### Raw records
□ □ □ □ □ □ □

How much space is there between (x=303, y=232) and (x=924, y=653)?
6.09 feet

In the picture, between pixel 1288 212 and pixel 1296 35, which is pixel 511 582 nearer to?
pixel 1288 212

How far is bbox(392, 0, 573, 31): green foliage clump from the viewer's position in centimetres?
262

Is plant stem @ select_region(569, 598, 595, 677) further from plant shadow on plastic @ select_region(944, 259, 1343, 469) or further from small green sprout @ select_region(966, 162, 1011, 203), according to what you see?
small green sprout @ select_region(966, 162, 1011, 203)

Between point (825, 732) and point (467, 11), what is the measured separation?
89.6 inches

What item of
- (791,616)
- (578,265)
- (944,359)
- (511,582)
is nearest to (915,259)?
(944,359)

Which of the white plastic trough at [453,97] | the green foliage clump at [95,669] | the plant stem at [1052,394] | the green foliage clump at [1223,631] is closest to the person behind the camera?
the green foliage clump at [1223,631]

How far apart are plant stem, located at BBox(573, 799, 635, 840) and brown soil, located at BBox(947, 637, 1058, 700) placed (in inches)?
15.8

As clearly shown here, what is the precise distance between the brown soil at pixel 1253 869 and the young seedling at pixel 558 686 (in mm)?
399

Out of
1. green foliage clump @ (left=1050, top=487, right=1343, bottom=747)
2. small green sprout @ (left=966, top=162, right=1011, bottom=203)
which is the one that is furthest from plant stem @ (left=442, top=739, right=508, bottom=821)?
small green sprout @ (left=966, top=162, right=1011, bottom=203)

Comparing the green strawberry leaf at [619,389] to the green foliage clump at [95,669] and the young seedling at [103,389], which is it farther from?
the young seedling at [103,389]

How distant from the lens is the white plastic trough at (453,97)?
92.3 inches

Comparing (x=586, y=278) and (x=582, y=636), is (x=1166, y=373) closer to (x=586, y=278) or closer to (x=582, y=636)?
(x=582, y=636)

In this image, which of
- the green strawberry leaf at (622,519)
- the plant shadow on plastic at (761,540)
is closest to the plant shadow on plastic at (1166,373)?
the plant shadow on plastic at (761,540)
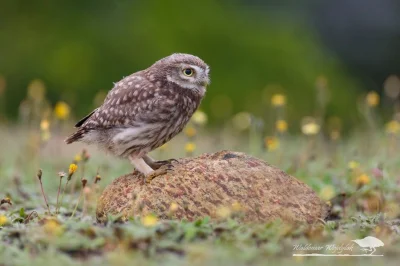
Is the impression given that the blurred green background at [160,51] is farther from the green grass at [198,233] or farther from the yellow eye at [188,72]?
→ the yellow eye at [188,72]

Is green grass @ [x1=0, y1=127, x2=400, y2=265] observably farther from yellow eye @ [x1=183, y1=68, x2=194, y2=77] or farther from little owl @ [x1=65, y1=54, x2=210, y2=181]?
yellow eye @ [x1=183, y1=68, x2=194, y2=77]

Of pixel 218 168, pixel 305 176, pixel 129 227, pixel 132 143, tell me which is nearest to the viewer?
pixel 129 227

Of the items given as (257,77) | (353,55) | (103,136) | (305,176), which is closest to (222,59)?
(257,77)

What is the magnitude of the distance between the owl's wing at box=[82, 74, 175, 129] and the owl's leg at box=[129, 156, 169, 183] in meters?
0.28

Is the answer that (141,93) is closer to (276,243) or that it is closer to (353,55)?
(276,243)

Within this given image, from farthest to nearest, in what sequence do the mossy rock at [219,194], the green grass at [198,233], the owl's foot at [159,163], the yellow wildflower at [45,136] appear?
1. the yellow wildflower at [45,136]
2. the owl's foot at [159,163]
3. the mossy rock at [219,194]
4. the green grass at [198,233]

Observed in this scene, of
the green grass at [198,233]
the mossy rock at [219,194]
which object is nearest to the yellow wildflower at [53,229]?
the green grass at [198,233]

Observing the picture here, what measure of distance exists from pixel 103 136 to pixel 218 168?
1.12 m

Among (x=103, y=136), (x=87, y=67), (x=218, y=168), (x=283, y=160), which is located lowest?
(x=218, y=168)

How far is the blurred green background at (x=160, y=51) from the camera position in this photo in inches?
567

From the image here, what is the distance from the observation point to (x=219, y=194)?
557 cm

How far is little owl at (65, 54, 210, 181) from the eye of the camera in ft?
20.0

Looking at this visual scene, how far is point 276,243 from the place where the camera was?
190 inches

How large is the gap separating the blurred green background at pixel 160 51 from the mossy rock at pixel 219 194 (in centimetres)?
789
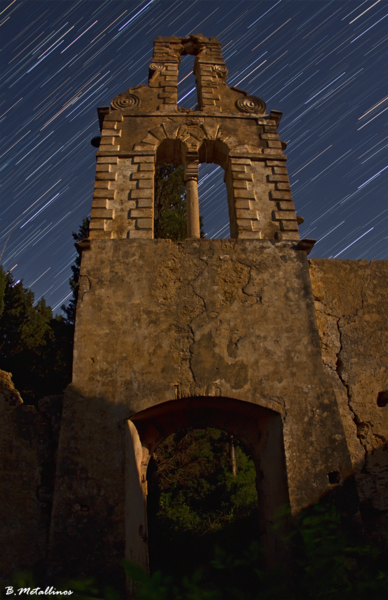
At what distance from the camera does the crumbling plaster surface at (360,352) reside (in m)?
4.93

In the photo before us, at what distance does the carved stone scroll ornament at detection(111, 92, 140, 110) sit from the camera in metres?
7.02

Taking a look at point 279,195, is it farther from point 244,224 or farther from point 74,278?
point 74,278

□ □ □ □ □ □ □

### Challenge
Retype every one of the records above word for word, but leave the pictures out of your copy.

### Full response
How much space is there between (x=303, y=232) and (x=924, y=653)?
6.09 feet

In the picture, between pixel 1288 212 and pixel 1296 35, which is pixel 511 582 nearer to?
pixel 1288 212

How far is bbox(392, 0, 573, 31): green foliage clump from the viewer's position in centimetres?
262

Is plant stem @ select_region(569, 598, 595, 677) further from plant shadow on plastic @ select_region(944, 259, 1343, 469) or further from small green sprout @ select_region(966, 162, 1011, 203), according to what you see?
small green sprout @ select_region(966, 162, 1011, 203)

Between point (825, 732) and point (467, 11), what is the measured separation?
89.6 inches

What item of
- (791,616)
- (578,265)
- (944,359)
- (511,582)
is nearest to (915,259)?
(944,359)

Which of the white plastic trough at [453,97] | the green foliage clump at [95,669] | the plant stem at [1052,394] | the green foliage clump at [1223,631] is closest to the person behind the camera?
the green foliage clump at [1223,631]

How far apart are plant stem, located at BBox(573, 799, 635, 840) and brown soil, located at BBox(947, 637, 1058, 700) placed (in inches)?
15.8

As clearly shown here, what is the precise distance between the brown soil at pixel 1253 869 and the young seedling at pixel 558 686 (in mm)?
399

Out of
1. green foliage clump @ (left=1050, top=487, right=1343, bottom=747)
2. small green sprout @ (left=966, top=162, right=1011, bottom=203)
which is the one that is furthest from plant stem @ (left=442, top=739, right=508, bottom=821)?
small green sprout @ (left=966, top=162, right=1011, bottom=203)

Comparing the green strawberry leaf at [619,389] to the green foliage clump at [95,669] and the young seedling at [103,389], which is it farther from?
the young seedling at [103,389]

How distant from the lens is the white plastic trough at (453,97)?
92.3 inches

Comparing (x=586, y=278) and (x=582, y=636), is (x=1166, y=373) closer to (x=586, y=278) or closer to (x=582, y=636)?
(x=582, y=636)

In this image, which of
- the green strawberry leaf at (622,519)
- the plant shadow on plastic at (761,540)
is closest to the plant shadow on plastic at (1166,373)?
the plant shadow on plastic at (761,540)
Is the impression given that the blurred green background at [160,51] is farther from the green grass at [198,233] or farther from the yellow eye at [188,72]?
→ the yellow eye at [188,72]

Is green grass @ [x1=0, y1=127, x2=400, y2=265] observably farther from yellow eye @ [x1=183, y1=68, x2=194, y2=77] or farther from little owl @ [x1=65, y1=54, x2=210, y2=181]?
yellow eye @ [x1=183, y1=68, x2=194, y2=77]

Of pixel 218 168, pixel 305 176, pixel 129 227, pixel 132 143, tell me which is nearest to the viewer?
pixel 129 227

Of the items given as (257,77) | (353,55) | (103,136) | (305,176), which is closest to (222,59)?
(257,77)

What is the magnitude of the distance between the owl's wing at box=[82, 74, 175, 129] and the owl's leg at box=[129, 156, 169, 183] in meters?
0.28

Is the answer that (141,93) is closer to (276,243) or that it is closer to (353,55)?
(276,243)

Within this given image, from farthest to nearest, in what sequence do the mossy rock at [219,194], the green grass at [198,233], the owl's foot at [159,163], the yellow wildflower at [45,136] appear?
1. the yellow wildflower at [45,136]
2. the owl's foot at [159,163]
3. the mossy rock at [219,194]
4. the green grass at [198,233]

Observed in this scene, of
the green grass at [198,233]
the mossy rock at [219,194]
which object is nearest to the yellow wildflower at [53,229]?
the green grass at [198,233]

Observing the picture here, what measure of distance exists from pixel 103 136 to pixel 218 168?
1.12 m

Among (x=103, y=136), (x=87, y=67), (x=218, y=168), (x=283, y=160), which is located lowest?
(x=218, y=168)

How far is the blurred green background at (x=160, y=51) from the camera position in this photo in inches?
567

From the image here, what is the distance from the observation point to (x=219, y=194)?
557 cm

How far is little owl at (65, 54, 210, 181) from the eye of the camera in ft?
20.0

Looking at this visual scene, how far is point 276,243 from the place where the camera was?
190 inches

How large is the gap separating the blurred green background at pixel 160 51 from the mossy rock at pixel 219 194 (in centimetres)?
789
At what distance from the camera does the crumbling plaster surface at (360,352) reside (in m)?
4.93

In the photo before us, at what distance does the carved stone scroll ornament at detection(111, 92, 140, 110) sit from the camera in metres?
7.02

Taking a look at point 279,195, is it farther from point 244,224 or farther from point 74,278?
point 74,278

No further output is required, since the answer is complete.